E, tal qual ocorre na referida ficção, somos instados a acreditar que “o padrão médio de conforto material aumenta ininterruptamente”, quando, na verdade, em nosso mundo concreto, sob a égide do Capitalismo, nunca se passou tanta fome.

É necessário reiterar que temos ciência de que o modo de produção no romance de Orwell é socialista, ainda que equivocadamente, mas em nosso mundo concreto há esse discurso pronto de que o Capitalismo é o melhor modo de produção no que tange à distribuição de riquezas, o que de modo algum é verdade, e aqui é importante frisar que há uma verdade, sim, ao contrário do que a visão pós-moderna de mundo nos induz a crer. Para ilustrar com palavras do próprio Orwell: “Havia verdade e havia inverdade, e se você se agarrasse à verdade, mesmo que o mundo inteiro o contradissesse, não estaria louco”.

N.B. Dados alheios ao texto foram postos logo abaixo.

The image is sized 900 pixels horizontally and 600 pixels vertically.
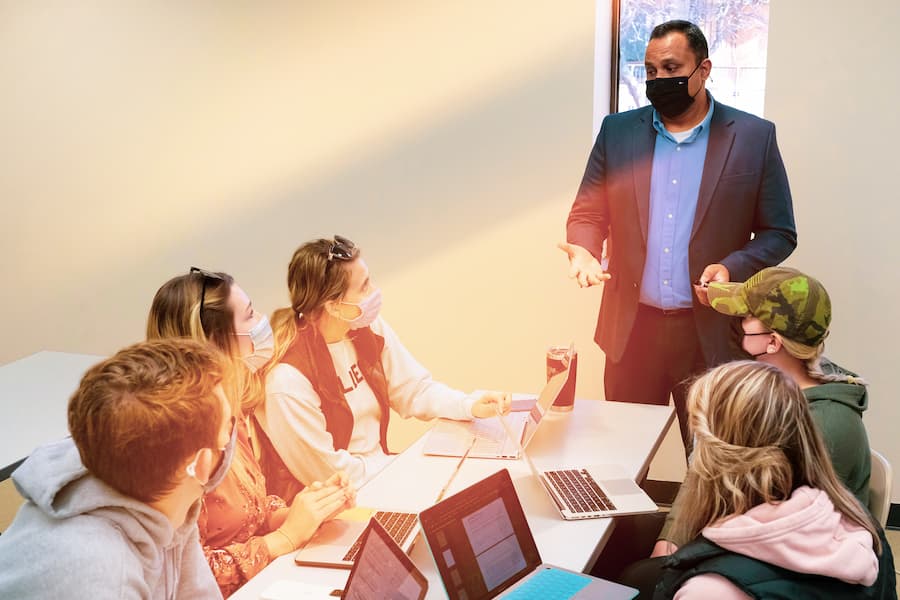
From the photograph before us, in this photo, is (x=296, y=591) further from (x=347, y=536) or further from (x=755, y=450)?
(x=755, y=450)

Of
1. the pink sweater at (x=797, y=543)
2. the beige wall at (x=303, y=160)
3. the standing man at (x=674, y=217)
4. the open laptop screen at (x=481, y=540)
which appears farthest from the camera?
the beige wall at (x=303, y=160)

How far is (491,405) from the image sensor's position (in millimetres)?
2758

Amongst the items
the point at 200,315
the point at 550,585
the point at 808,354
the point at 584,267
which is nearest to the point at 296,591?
the point at 550,585

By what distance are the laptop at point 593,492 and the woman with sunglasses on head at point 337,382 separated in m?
0.41

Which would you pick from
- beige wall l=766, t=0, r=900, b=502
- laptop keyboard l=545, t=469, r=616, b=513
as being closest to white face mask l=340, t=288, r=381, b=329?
laptop keyboard l=545, t=469, r=616, b=513

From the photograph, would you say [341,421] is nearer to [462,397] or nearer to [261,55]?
[462,397]

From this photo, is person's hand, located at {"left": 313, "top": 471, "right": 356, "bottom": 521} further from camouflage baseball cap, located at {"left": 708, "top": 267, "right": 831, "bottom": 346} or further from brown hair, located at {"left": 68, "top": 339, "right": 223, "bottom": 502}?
camouflage baseball cap, located at {"left": 708, "top": 267, "right": 831, "bottom": 346}

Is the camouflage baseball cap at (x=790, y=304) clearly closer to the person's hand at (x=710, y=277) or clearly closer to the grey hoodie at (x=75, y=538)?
the person's hand at (x=710, y=277)

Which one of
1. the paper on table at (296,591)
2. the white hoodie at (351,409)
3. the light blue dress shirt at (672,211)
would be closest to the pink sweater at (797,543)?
the paper on table at (296,591)

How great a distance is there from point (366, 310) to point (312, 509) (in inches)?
33.3

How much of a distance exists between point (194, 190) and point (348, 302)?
1791 mm

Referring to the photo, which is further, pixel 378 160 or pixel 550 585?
pixel 378 160

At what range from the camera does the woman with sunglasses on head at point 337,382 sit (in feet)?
8.36

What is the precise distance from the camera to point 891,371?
134 inches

(Ressalte-se que, de acordo com Raymond Williams, Orwell, em seu posicionamento pessoal, optava pelo socialismo democrático e se opunha ao socialismo autoritário).

Também estamos em condições análogas às dos personagens de 1984 quanto à crença de que “mudar de opinião, ou mesmo de atitude política, é uma confissão de fraqueza”. A analogia se dá pois ideologicamente somos todos instados a acreditar que o Capitalismo é o único modo de produção viável ou a melhor das opções, e as pessoas que denunciam as mazelas do Capitalismo são vistas como “fracas”, ou “ingênuas”, como na frase falsamente atribuída a Winston Churchill e que segundo a Wikipédia é de autoria de Georges Clemenceau: “Um homem que não seja um socialista aos 20 anos não tem coração. Um homem que ainda seja um socialista aos 40 não tem cabeça”.

(E há quem questione a credibilidade da Wikipédia, mas essa possibilidade de adulteração da realidade tem justamente a ver com o romance que estamos abordando).

Voltando à frase de autoria duvidosa, interessante que seja sinal de “ter cabeça” defender um sistema no qual você é explorado. Pois, vamos combinar, né, gente? Apenas uma ínfima minoria não é explorada no Capitalismo.

Ainda quanto à questão da ideologia, o trecho de 1984 disponibilizado a seguir é bem ilustrativo: “Todas as crenças, hábitos, preferências, emoções e atitudes mentais que caracterizam nosso tempo são, na verdade, maneiras de reforçar a mística do Partido e de impedir que a verdadeira natureza da sociedade atual seja percebida”.

O Partido, na ficção de Orwell, é um partido único, que centraliza o poder na Oceânia, onde vive o protagonista Winston. E, se esse conjunto de crenças e hábitos é, no romance, propagado pelo Ministério da Verdade, ou MiniVer, em nosso mundo quem se dá a esse trabalho é a Grande Mídia. Um único exemplo desse conjunto de ideias que nos é vendido é que somos instados a acreditar que ser “bacana” (palavra que adquiriu conotação horrível de tanto ser mal empregada e emprego este também vinculado a um viés ideológico específico) é possuir a bolsa da marca X ou Y, mesmo que você tenha que se matar de trabalhar para adquiri-la, e depois vender a imagem oposta ao que realmente é: mero(a) trabalhador(a) assalariado(a).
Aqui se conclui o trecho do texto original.